Safety Considerations

Please refer to the package insert for safety information.

Data Gap: The regulatory database query returned no warnings, contraindications, or drug interaction records for Armodafinil. Given that armodafinil is a Schedule IV controlled substance in the United States, obtaining the complete FDA-approved prescribing information is a blocking prerequisite (DG001) before safety review can proceed.


Conclusion and Next Steps

Decision: Hold

Rationale: Armodafinil’s core pharmacological action — promoting wakefulness via dopamine reuptake inhibition — is directionally opposite to what insomnia treatment requires. All clinical trial evidence linking armodafinil to insomnia is indirect (cancer-related fatigue management, OSA co-morbidity, or approved-indication safety monitoring), and no trial has evaluated it as a primary treatment for primary insomnia in the general population.
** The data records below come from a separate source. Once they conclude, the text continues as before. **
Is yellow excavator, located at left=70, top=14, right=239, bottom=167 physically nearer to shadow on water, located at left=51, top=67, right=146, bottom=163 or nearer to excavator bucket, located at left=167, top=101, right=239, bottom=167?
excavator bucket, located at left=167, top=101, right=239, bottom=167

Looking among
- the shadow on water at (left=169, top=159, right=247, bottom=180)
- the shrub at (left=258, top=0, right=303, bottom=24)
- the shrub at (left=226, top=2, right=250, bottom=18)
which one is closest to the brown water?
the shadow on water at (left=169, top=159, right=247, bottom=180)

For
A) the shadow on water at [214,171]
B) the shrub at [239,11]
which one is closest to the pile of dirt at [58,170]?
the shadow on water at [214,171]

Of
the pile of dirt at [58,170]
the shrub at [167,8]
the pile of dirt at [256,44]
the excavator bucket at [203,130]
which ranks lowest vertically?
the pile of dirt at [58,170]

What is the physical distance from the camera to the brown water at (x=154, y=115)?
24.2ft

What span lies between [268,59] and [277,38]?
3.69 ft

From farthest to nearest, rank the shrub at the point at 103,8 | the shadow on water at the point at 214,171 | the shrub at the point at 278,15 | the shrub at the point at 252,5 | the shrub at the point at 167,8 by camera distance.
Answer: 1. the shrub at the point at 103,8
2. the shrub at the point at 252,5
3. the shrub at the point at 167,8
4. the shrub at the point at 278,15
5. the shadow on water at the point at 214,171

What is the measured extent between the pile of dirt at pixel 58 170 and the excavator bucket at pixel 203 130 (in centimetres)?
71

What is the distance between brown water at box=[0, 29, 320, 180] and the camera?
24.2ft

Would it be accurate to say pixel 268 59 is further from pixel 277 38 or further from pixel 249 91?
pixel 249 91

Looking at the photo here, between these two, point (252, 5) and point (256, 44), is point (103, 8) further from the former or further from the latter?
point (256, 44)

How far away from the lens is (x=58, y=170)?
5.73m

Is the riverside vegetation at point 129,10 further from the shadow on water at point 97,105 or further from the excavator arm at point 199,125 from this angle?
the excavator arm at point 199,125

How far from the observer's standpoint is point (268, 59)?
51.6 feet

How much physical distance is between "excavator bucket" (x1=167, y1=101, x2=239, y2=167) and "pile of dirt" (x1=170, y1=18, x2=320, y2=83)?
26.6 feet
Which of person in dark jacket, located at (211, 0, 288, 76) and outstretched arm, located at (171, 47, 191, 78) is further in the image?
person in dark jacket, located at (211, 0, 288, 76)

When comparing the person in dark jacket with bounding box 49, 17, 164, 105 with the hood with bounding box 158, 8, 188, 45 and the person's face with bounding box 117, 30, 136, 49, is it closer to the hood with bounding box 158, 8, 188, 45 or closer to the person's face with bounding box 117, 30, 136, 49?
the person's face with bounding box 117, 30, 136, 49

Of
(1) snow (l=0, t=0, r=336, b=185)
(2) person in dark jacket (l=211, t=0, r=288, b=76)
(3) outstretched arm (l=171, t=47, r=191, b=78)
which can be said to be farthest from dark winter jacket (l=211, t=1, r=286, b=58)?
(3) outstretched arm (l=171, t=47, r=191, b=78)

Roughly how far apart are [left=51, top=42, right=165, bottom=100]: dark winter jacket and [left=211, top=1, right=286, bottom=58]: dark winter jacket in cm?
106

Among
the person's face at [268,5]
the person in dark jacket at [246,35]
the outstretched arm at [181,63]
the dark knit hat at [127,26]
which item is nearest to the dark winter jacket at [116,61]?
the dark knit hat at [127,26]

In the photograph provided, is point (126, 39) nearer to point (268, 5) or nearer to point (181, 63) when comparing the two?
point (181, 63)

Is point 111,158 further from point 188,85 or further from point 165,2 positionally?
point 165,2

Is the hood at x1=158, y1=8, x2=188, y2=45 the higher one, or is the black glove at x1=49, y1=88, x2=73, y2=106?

Proceeding without resolving the mechanistic paradox and the regulatory data gaps would be premature.

To proceed, the following is needed:

  • Obtain and parse the FDA-approved full prescribing information (Nuvigil label) — required to complete safety review (DG001, Blocking)
  • Retrieve complete mechanism of action data from DrugBank (DB06413) to determine whether any downstream effects (e.g., circadian entrainment, rebound sleep) could offer mechanistic rationale (DG002, High)
  • Define a specific target patient subgroup where a wakefulness-promoting effect could paradoxically benefit sleep (e.g., hypersomnia-insomnia phenotype in circadian rhythm disorder, or cancer-related fatigue-insomnia overlap)
  • Commission a dedicated literature search for armodafinil specifically in primary insomnia populations, separate from comorbid fatigue or SDB contexts
  • Assess risk of insomnia worsening as a primary safety concern if repurposing is pursued

    Disclaimer

This content is for research purposes only and does not constitute medical advice. Clinical validation is required before any clinical application.